#### Trecho para leitura
Contra essas distorções, Internationalisme explica o que estava acontecendo denunciando, de um lado, a incapacidade de entender esse período de pós-guerra e, de outro, os métodos utilizados e defendidos pelo PCInt, métodos que negam o aprofundamento político e teórico pelo conjunto de militantes.

 Estes métodos são baseados num conceito errôneo de luta de classes e da tomada de consciência; o conceito de que a consciência só pode ser levada para a classe trabalhadora "de fora". Esse conceito, que o PCInt toma de Lênin, o qual, em seu trabalho Que Fazer? o tinha tomado emprestado de Kautsky. Esta visão não concebe a consciência como algo próprio da classe trabalhadora como um todo, em cujo seio o partido é a expressão mais clara e decisiva quanto aos meios e objetivos gerais do movimento. Eles a concebem como algo característico de uma minoria iluminada que possui o conhecimento teórico que ela deve "trazer" para a classe.

Tal conceito aplicado à esfera do partido leva a teorizar que apenas os indivíduos como tal são capazes de aprofundar a teoria revolucionária e depois destilá-la e entregá-la triturada e digerida, por assim dizer, aos membros da organização.
########
#### Dados
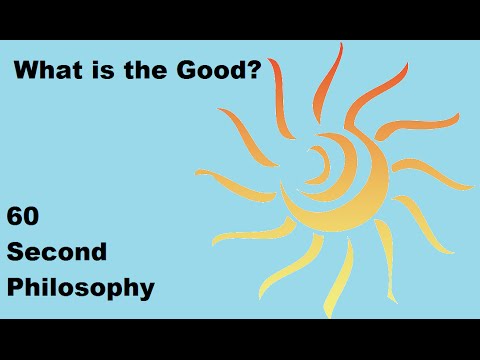 What is the Good?

60
Second
Philosophy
########
Instruções das tarefas:
A. Reproduza o trecho, começando em "Estes métodos são" e terminando em "para a classe.".
B. Segundo o trecho, de quem Lênin tomou emprestado o conceito de que a consciência só pode ser levada à classe trabalhadora "de fora"?
A listagem não tem relação com o trecho.

Respostas por item:
A.
Estes métodos são baseados num conceito errôneo de luta de classes e da tomada de consciência; o conceito de que a consciência só pode ser levada para a classe trabalhadora "de fora". Esse conceito, que o PCInt toma de Lênin, o qual, em seu trabalho Que Fazer? o tinha tomado emprestado de Kautsky. Esta visão não concebe a consciência como algo próprio da classe trabalhadora como um todo, em cujo seio o partido é a expressão mais clara e decisiva quanto aos meios e objetivos gerais do movimento. Eles a concebem como algo característico de uma minoria iluminada que possui o conhecimento teórico que ela deve "trazer" para a classe.

B. De Kautsky.